A few days ago, Keith Hart wrote on Facebook about the moment he realized that, as he put it, "all we have against death is song." But he wrote that on the occasion of yet another rocker dying. There's a lot of that going around right now — the pall of death is hanging around rock now, isn't it? And it'll only get thicker. But truth be told, I started to lose interest in rap a long time ago, when it embraced that pall — and, not coincidentally, lost its sense of humor. But I lost interest in most pop music around then, because it all started to seem like it was morphing into different kinds of lifestyle MIDI.

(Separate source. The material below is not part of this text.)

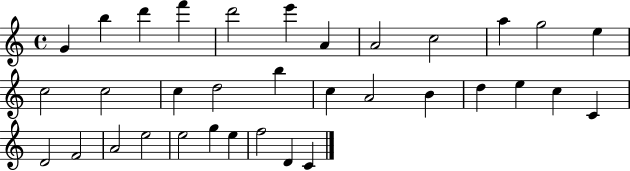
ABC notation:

The idea of "thought rhythms" doesn't speak (or maybe ~sing) to me in quite the way it does to you, but I see what you mean. In a way it's a great metaphor because it can help to ~explain a range of reactions to generational change: a lot of people shout GET OFF MY LAWN at KIDS TODAY, but some learn to listen for polyrhythms, simpatico ways to integrate and accommodate unfamiliar rhythms. And if we give it a little poetic license, it can also help to explain why some generations are really dangerous, like troops stupidly marching in step across a bridge (oops), while other generations are more resistant to pathological forms of organization — say, the difference between a mosh pit and the grand ballroom dances of the interwar years. (Take a few minute to watch the opening of Adam Curtis's film Bitter Lake, which uses dance to speak entire worlds about that: < http://thoughtmaybe.com/bitter-lake/ >). The metaphor also opens up a lot of others doors, too — doors that Amis probably wasn't thinking about. Maybe we should think of it as an invitation to turn our attention away from ginned-up intergenerational stylistic conflict and listen, instead, to rhythms from other cultures.
It's a strange metaphor, part street and part just an updated mini version of the theory of mentalités.